Alissa faces 115 criminal charges, including 10 counts of first-degree murder, in connection with the March 22 mass shooting. Neither the defendant nor law enforcement have publicly provided a motive for the shooting.
Boulder County District Attorney Michael Dougherty said the defendant’s competency had backslid in recent months, but he is confident the 22-year-old can be restored to competency with treatment and medication.
The nature of the defendant’s mental health issues were not discussed in the Friday hearing, though the defendant’s attorney classified it as a “serious mental illness”
Bakke on Oct. 14 ordered the suspect to undergo a second competency exam after the first exam found him not competent to proceed. The Boulder County District Attorney’s Office requested the second exam after the first one found Alissa not competent to stand trial. All four psychologists who examined the suspect found him incompetent to stand trial.
In a competency exam, psychologists decide whether a defendant is mentally ill or developmentally disabled and whether those conditions keep the defendant from understanding the legal process. For a person to be found competent, the examiners must determine that the defendant rationally understands the proceedings and that defendants can assist their attorneys in the case.
Prosecutors in the Boulder King Soopers case previously wrote in court filings that psychologists found the defendant incapable of working with his attorneys.

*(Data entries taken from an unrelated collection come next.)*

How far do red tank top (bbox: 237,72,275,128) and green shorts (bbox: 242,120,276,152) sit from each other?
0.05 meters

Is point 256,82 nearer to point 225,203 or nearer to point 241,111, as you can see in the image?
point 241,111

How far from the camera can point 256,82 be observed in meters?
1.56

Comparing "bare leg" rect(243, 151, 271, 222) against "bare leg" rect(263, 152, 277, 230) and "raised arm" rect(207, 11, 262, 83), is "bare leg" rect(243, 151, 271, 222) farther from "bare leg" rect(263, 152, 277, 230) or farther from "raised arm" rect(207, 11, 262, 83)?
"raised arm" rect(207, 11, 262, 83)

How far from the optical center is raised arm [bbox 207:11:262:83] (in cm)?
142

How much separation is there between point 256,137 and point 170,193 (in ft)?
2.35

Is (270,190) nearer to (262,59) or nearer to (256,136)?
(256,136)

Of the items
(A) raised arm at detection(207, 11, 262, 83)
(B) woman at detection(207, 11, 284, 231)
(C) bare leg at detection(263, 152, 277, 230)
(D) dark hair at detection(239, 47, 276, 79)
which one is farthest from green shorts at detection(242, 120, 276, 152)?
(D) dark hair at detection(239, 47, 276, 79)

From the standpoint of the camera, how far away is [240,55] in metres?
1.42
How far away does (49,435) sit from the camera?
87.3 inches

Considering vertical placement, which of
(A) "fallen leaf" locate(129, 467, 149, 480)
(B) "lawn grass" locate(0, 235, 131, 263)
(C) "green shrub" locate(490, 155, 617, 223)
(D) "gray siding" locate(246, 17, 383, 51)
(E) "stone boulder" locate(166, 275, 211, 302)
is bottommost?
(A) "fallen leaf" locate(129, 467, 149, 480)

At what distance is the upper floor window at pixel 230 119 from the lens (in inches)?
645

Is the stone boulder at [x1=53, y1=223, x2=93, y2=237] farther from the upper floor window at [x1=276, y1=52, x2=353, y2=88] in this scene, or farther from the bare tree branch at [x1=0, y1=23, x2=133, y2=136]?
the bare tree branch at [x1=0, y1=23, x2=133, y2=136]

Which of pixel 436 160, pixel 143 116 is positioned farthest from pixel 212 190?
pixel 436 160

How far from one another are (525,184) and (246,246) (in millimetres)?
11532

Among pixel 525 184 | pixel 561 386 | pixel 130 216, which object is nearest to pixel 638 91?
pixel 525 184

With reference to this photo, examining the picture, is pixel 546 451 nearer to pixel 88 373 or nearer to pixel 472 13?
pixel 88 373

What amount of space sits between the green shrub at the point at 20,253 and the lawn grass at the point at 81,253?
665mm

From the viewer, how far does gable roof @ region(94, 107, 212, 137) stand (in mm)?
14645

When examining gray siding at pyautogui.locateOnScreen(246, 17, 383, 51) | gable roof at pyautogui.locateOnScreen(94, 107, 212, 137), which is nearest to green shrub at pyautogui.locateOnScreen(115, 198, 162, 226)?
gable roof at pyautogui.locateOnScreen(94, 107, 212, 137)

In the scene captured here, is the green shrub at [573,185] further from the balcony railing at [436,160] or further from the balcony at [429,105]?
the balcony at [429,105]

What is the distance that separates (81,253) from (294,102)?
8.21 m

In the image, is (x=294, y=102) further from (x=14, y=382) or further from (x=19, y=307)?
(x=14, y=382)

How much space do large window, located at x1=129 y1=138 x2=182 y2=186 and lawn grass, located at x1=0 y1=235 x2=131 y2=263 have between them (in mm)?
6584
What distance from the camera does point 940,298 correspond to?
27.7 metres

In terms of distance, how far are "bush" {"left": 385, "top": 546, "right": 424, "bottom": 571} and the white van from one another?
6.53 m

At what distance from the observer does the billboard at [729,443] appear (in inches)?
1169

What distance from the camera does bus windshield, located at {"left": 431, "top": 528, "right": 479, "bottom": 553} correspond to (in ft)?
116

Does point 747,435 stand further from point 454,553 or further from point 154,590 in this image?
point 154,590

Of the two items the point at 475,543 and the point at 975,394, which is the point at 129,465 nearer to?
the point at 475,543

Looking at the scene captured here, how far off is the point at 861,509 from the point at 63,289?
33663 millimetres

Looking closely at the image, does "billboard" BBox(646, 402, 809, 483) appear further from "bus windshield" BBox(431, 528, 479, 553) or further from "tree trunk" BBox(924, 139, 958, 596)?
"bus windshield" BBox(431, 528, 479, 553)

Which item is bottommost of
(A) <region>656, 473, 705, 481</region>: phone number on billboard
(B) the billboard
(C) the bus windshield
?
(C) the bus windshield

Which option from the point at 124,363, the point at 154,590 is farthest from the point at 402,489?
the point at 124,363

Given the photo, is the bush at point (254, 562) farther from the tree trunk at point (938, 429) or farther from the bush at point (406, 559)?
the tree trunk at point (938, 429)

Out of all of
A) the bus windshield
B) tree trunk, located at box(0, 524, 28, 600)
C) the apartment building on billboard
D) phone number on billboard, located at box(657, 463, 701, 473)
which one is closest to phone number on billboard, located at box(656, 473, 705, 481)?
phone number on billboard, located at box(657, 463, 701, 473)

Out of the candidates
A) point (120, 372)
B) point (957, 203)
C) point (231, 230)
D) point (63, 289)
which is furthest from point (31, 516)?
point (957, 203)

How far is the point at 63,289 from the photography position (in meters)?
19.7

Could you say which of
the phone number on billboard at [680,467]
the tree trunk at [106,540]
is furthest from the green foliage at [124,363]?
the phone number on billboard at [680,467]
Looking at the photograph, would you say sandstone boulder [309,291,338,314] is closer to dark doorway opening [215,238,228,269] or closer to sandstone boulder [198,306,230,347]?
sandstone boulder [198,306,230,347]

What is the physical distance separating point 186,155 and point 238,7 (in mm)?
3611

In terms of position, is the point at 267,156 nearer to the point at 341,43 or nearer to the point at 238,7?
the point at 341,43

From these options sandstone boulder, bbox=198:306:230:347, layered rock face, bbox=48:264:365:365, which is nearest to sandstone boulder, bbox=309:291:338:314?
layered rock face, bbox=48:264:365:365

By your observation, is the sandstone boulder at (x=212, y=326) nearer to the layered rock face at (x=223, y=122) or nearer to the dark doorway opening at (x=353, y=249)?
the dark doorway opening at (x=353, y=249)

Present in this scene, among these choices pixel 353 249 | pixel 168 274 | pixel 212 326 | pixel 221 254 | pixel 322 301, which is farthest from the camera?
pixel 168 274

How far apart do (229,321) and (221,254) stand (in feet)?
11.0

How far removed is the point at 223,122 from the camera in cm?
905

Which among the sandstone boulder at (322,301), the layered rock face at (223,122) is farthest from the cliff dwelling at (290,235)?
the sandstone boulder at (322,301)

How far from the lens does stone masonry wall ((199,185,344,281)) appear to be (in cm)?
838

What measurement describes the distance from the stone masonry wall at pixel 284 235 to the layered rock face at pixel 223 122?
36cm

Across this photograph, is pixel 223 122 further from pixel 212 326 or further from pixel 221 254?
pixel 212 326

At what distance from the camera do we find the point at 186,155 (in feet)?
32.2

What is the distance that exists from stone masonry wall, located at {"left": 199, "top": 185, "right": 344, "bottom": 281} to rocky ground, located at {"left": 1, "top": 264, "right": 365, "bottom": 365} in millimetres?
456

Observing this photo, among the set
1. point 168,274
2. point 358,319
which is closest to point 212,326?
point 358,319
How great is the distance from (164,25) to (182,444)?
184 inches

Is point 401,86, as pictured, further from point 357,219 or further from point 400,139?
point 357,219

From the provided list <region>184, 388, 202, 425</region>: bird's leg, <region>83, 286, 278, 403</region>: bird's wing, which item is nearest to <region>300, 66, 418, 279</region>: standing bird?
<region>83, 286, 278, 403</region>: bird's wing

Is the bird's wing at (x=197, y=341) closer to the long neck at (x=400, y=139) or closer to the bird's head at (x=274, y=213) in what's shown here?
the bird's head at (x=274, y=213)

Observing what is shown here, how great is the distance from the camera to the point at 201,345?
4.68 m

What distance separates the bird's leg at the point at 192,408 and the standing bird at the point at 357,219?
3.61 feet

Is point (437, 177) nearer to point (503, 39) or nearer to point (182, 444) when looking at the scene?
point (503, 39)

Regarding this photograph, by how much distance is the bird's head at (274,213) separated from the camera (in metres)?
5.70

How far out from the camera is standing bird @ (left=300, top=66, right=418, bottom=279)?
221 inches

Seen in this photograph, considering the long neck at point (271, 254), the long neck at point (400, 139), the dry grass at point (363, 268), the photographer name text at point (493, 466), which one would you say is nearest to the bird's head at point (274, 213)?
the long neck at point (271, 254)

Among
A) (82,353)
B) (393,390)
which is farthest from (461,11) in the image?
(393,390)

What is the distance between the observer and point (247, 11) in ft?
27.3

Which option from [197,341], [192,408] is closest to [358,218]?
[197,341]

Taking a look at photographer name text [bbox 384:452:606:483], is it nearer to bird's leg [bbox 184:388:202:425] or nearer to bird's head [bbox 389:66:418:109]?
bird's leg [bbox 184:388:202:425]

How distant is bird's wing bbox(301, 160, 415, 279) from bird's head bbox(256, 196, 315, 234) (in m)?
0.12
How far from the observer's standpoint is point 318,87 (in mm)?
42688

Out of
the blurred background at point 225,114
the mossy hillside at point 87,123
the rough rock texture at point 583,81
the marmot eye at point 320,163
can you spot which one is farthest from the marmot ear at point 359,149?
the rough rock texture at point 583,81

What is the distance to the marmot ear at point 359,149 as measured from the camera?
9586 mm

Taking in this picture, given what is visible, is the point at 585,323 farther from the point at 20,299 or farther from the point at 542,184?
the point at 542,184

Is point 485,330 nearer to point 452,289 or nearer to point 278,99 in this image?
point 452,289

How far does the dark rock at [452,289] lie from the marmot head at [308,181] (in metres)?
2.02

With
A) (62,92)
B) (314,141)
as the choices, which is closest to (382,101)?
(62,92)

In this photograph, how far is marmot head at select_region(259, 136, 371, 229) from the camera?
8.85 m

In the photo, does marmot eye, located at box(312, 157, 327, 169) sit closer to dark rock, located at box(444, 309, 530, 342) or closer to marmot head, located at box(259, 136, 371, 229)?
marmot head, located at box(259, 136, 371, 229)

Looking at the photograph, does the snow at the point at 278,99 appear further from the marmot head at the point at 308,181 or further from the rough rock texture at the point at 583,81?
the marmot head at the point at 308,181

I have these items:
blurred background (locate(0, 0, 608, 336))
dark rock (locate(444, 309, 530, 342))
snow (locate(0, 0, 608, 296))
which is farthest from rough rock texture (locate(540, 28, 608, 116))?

The case against the shooting suspect will be placed on hold until psychologists find the defendant competent, which can take months or years.
The criminal case against Robert Dear, who admitted to killing three people and wounding eight others at a Colorado Springs abortion clinic in 2015, has stalled for more than five years due to competency issues. Some defendants are found to be permanently incompetent.
Officials at the state hospital in Pueblo will provide updates on the King Soopers shooting suspect’s progress to the court every 30 days. Bakke will next review the defendant’s status at a March 15 hearing.